- WORK REQUEST -
Reproduce the lines below exactly, from the one containing "Технология создания безметалловых" through the one containing "Happy Valentines day", both included. Leave out any pictures.

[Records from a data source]
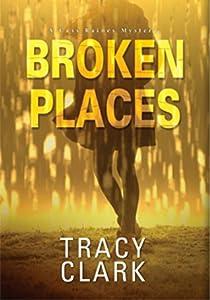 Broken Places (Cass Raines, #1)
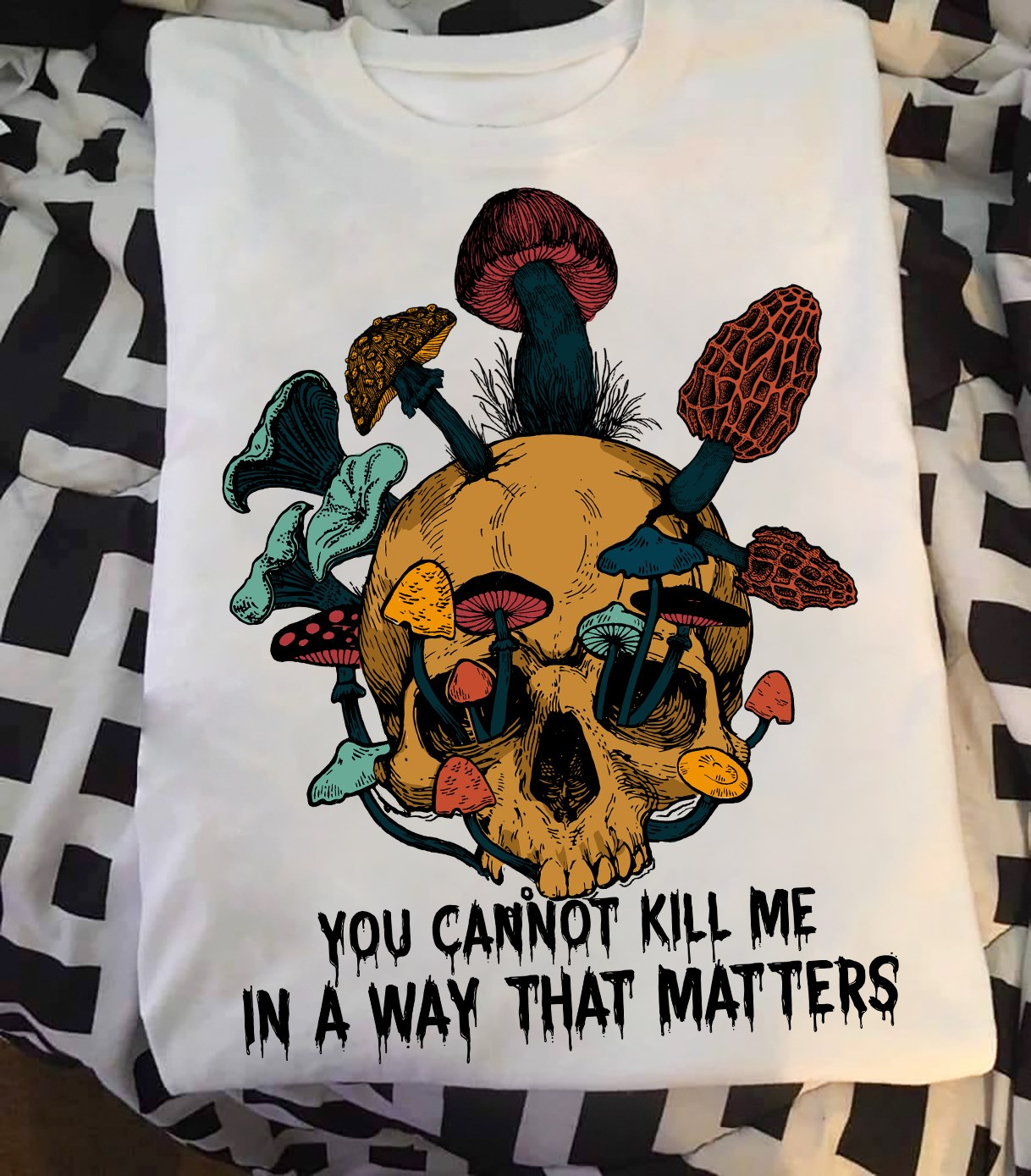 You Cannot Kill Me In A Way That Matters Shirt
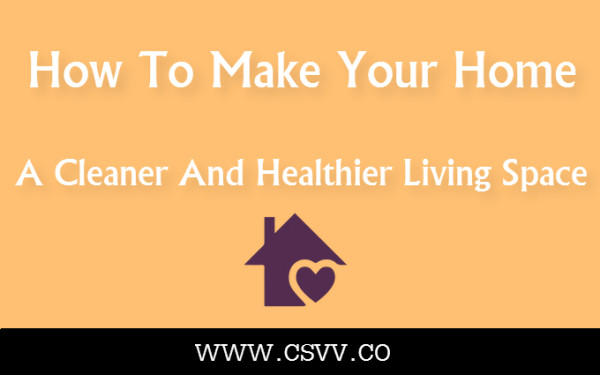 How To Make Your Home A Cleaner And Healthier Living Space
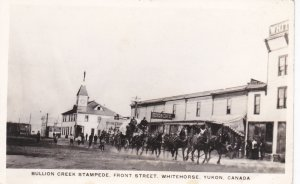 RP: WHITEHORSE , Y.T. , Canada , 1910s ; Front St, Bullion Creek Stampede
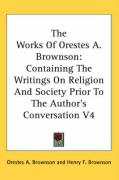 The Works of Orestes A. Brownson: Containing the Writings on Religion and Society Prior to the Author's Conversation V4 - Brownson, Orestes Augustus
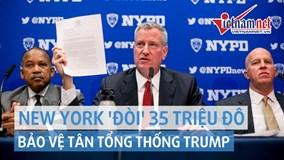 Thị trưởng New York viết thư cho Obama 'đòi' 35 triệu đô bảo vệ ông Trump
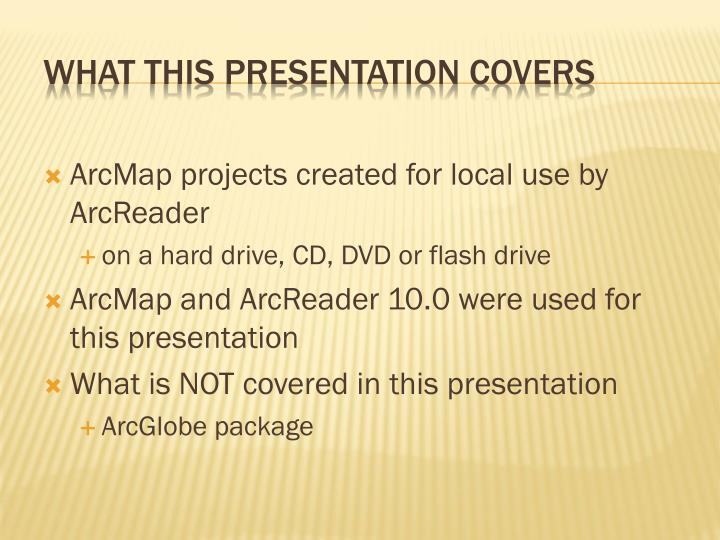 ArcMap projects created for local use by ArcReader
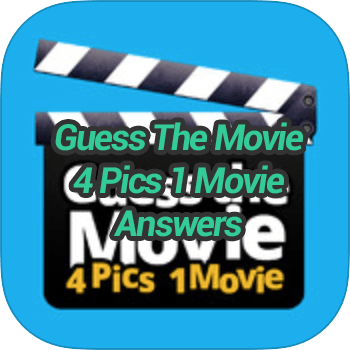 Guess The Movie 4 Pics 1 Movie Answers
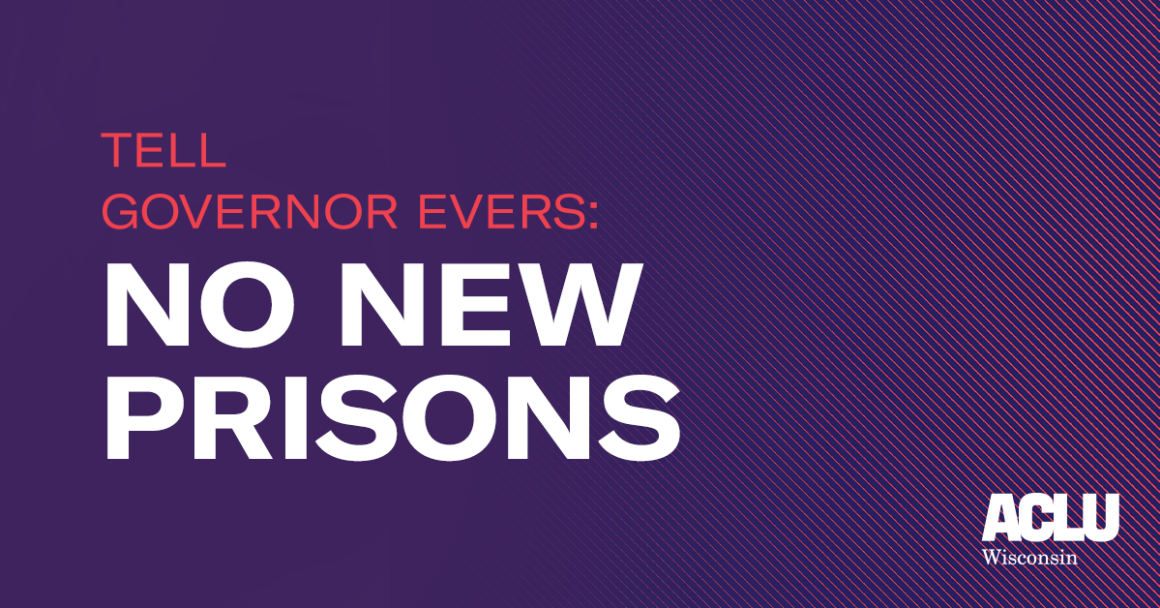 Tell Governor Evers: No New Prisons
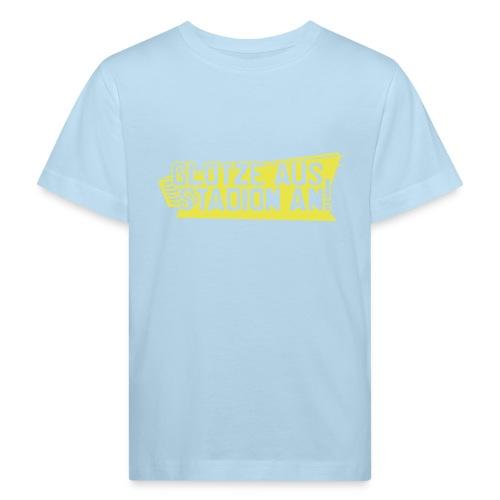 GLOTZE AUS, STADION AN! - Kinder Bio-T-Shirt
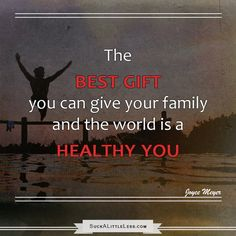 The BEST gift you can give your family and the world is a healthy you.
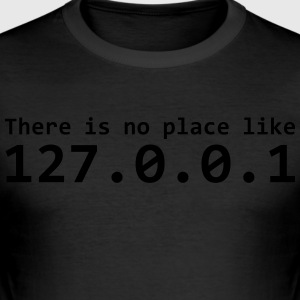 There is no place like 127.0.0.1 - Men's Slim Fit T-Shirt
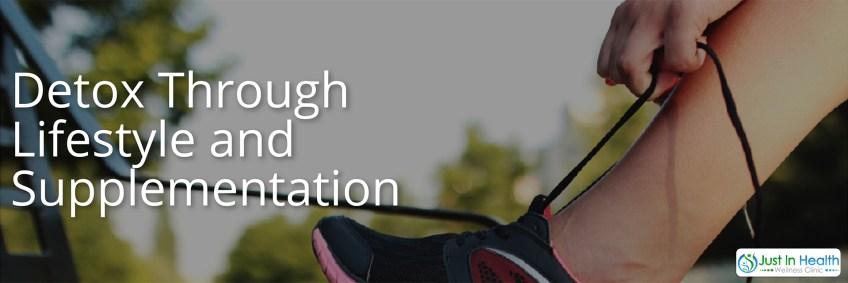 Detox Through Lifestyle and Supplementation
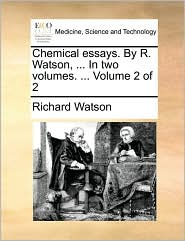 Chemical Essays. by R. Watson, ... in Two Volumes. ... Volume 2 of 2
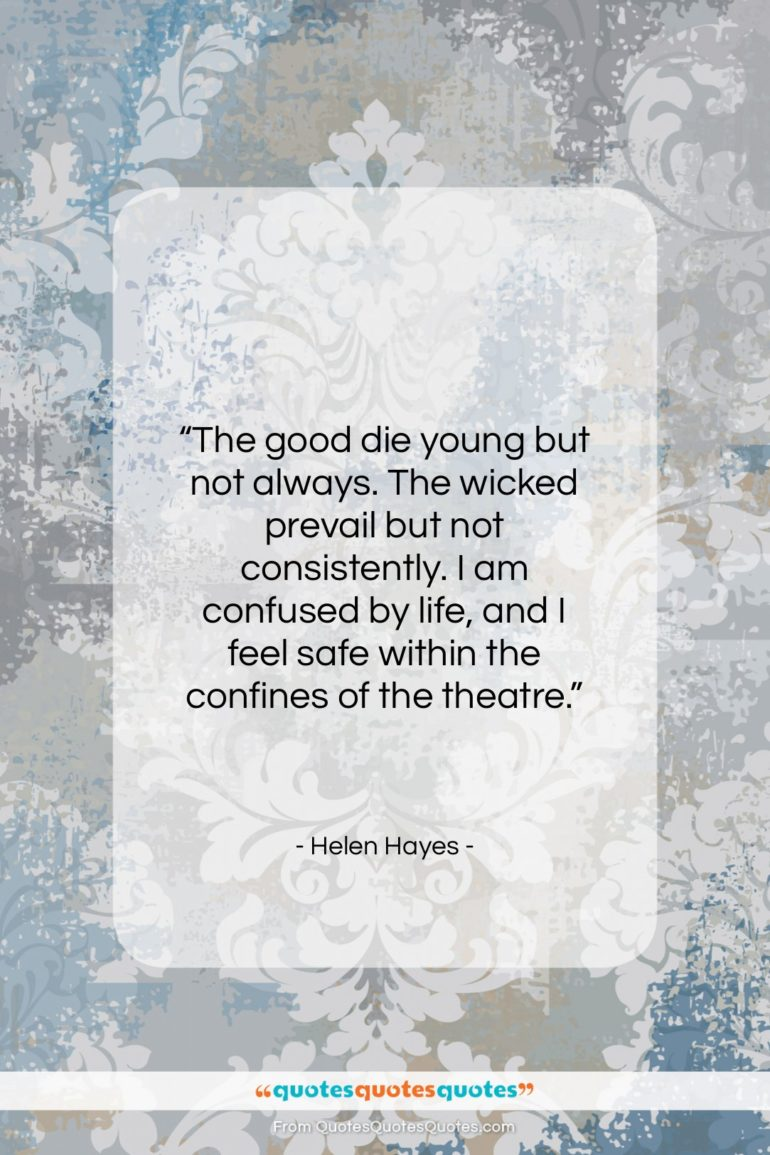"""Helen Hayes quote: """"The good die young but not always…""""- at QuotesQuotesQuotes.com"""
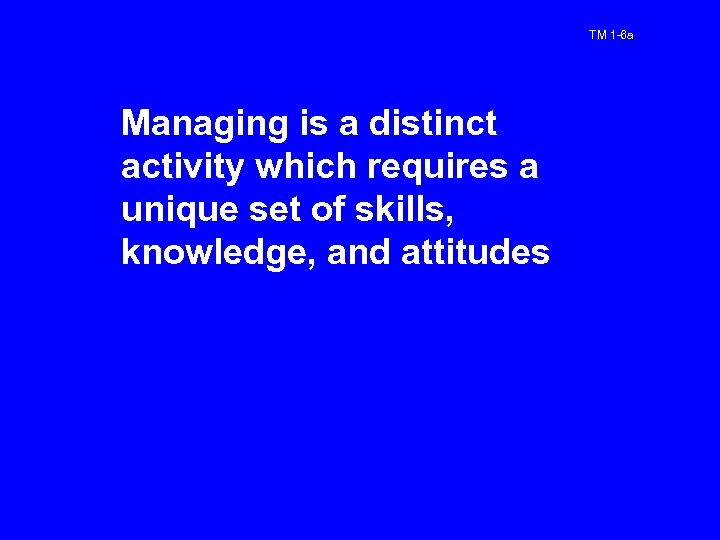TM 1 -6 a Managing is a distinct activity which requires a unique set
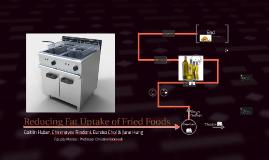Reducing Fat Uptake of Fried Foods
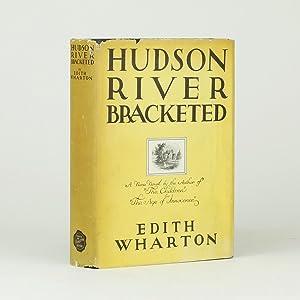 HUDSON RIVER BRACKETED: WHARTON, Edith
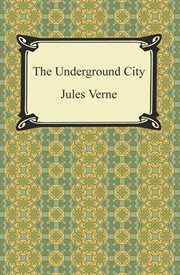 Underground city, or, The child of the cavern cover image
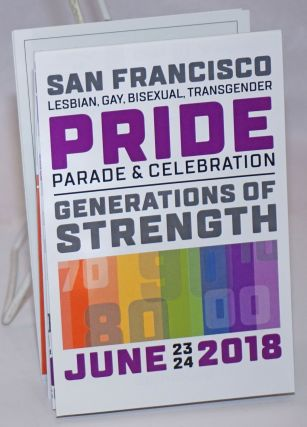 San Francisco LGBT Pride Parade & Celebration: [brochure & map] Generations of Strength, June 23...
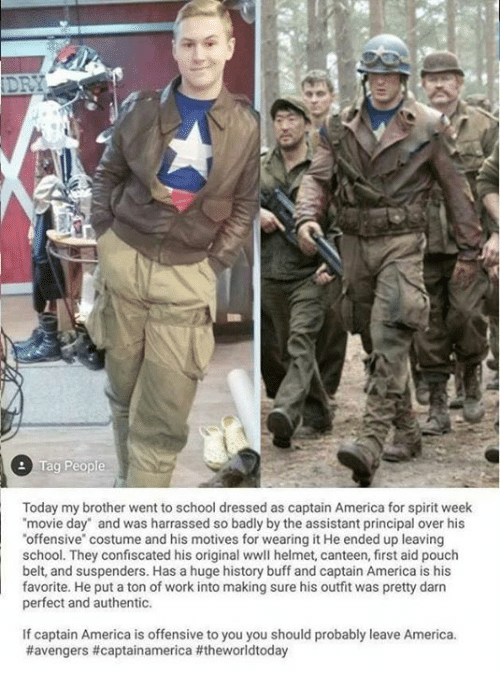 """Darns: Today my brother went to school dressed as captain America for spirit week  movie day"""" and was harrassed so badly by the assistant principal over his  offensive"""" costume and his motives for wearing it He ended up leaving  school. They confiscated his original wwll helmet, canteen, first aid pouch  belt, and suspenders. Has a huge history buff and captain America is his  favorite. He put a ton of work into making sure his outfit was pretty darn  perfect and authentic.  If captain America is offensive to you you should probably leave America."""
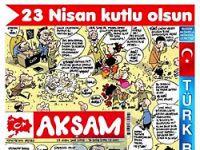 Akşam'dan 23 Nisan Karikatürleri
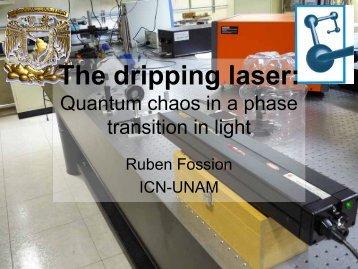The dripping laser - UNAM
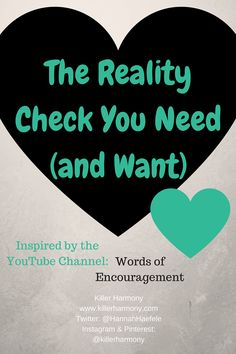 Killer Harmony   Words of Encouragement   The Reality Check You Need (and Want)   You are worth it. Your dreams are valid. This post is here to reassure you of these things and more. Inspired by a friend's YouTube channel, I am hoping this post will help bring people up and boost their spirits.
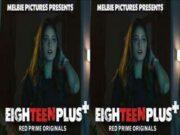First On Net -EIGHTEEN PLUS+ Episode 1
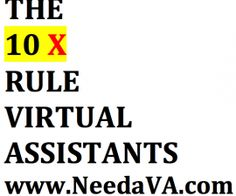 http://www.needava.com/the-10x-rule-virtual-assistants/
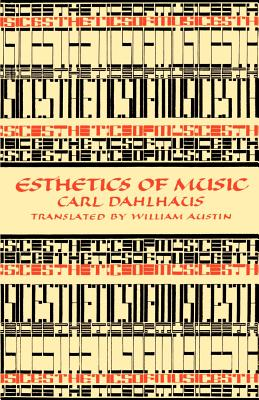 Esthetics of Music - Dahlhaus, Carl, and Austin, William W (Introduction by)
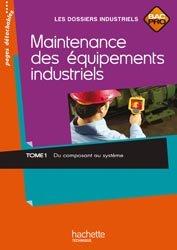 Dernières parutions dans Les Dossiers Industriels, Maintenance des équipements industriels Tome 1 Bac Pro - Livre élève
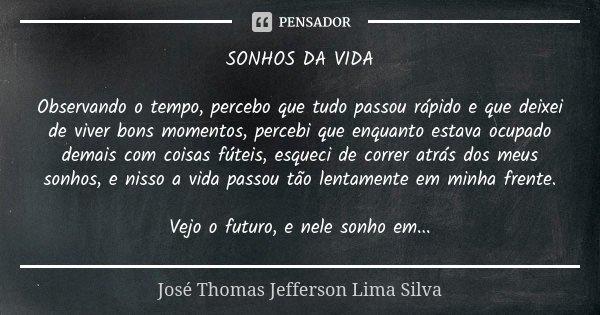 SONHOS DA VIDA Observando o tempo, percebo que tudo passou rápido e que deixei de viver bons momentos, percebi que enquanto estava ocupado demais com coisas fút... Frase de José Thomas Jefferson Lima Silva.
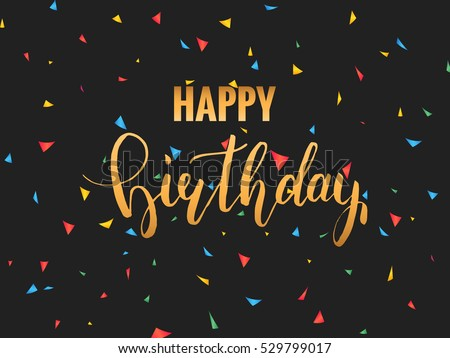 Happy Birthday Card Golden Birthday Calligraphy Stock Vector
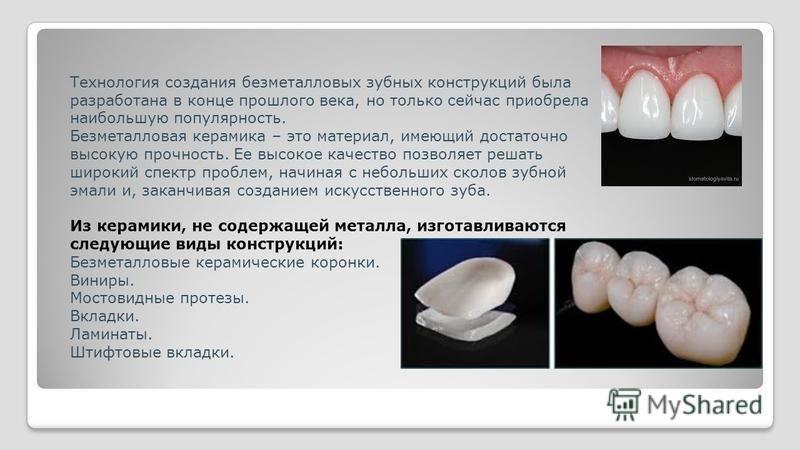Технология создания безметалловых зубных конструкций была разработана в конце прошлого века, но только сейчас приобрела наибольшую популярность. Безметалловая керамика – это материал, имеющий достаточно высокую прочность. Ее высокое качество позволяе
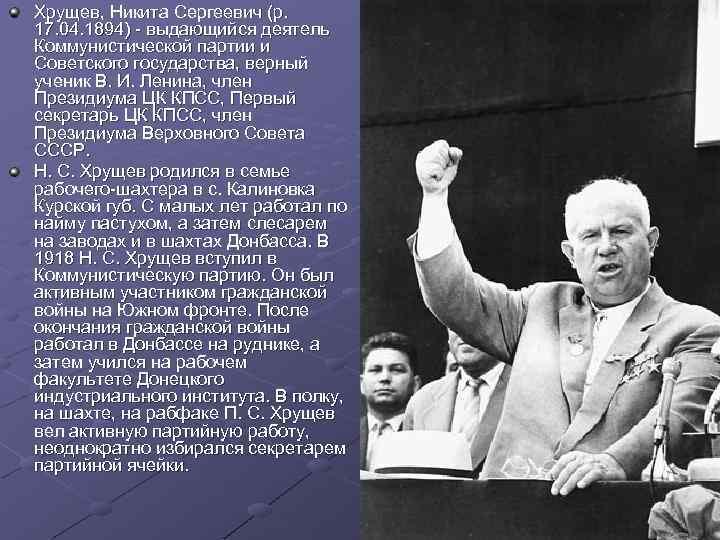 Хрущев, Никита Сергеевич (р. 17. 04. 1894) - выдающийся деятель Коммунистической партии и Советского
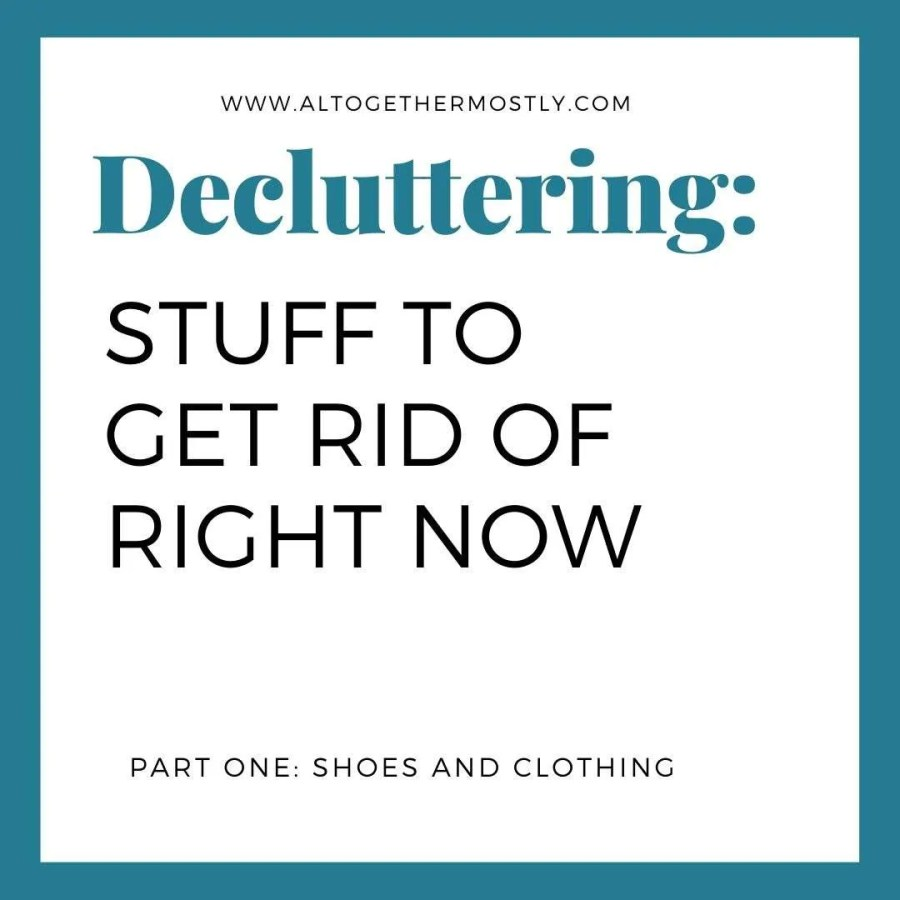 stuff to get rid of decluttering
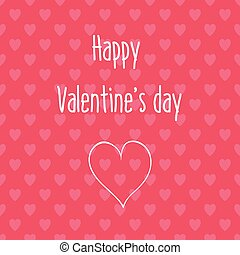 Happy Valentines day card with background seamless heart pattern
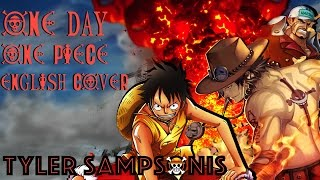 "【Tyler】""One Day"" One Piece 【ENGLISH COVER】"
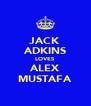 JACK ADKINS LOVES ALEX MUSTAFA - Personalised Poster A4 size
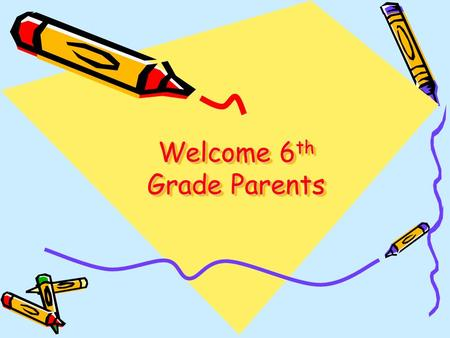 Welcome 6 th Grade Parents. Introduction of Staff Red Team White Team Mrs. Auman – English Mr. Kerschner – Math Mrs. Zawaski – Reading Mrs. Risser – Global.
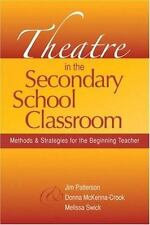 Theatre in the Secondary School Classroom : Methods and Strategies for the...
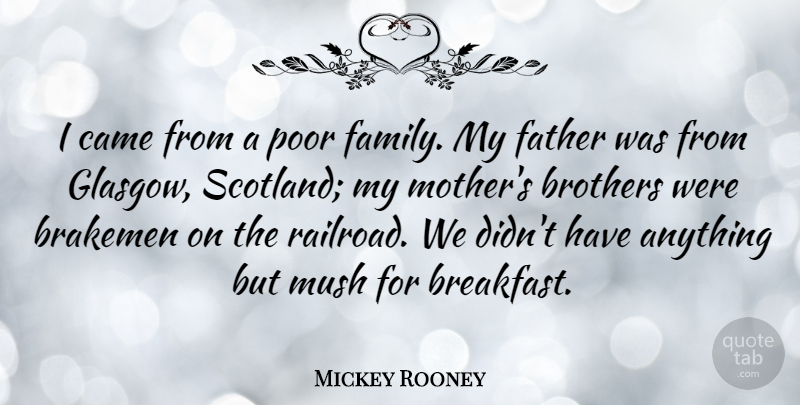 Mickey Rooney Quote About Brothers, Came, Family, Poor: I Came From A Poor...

- EXERCISE RESULT -
Технология создания безметалловых зубных конструкций была разработана в конце прошлого века, но только сейчас приобрела наибольшую популярность. Безметалловая керамика – это материал, имеющий достаточно высокую прочность. Ее высокое качество позволяе
 Хрущев, Никита Сергеевич (р. 17. 04. 1894) - выдающийся деятель Коммунистической партии и Советского
 stuff to get rid of decluttering
 Happy Valentines day card with background seamless heart pattern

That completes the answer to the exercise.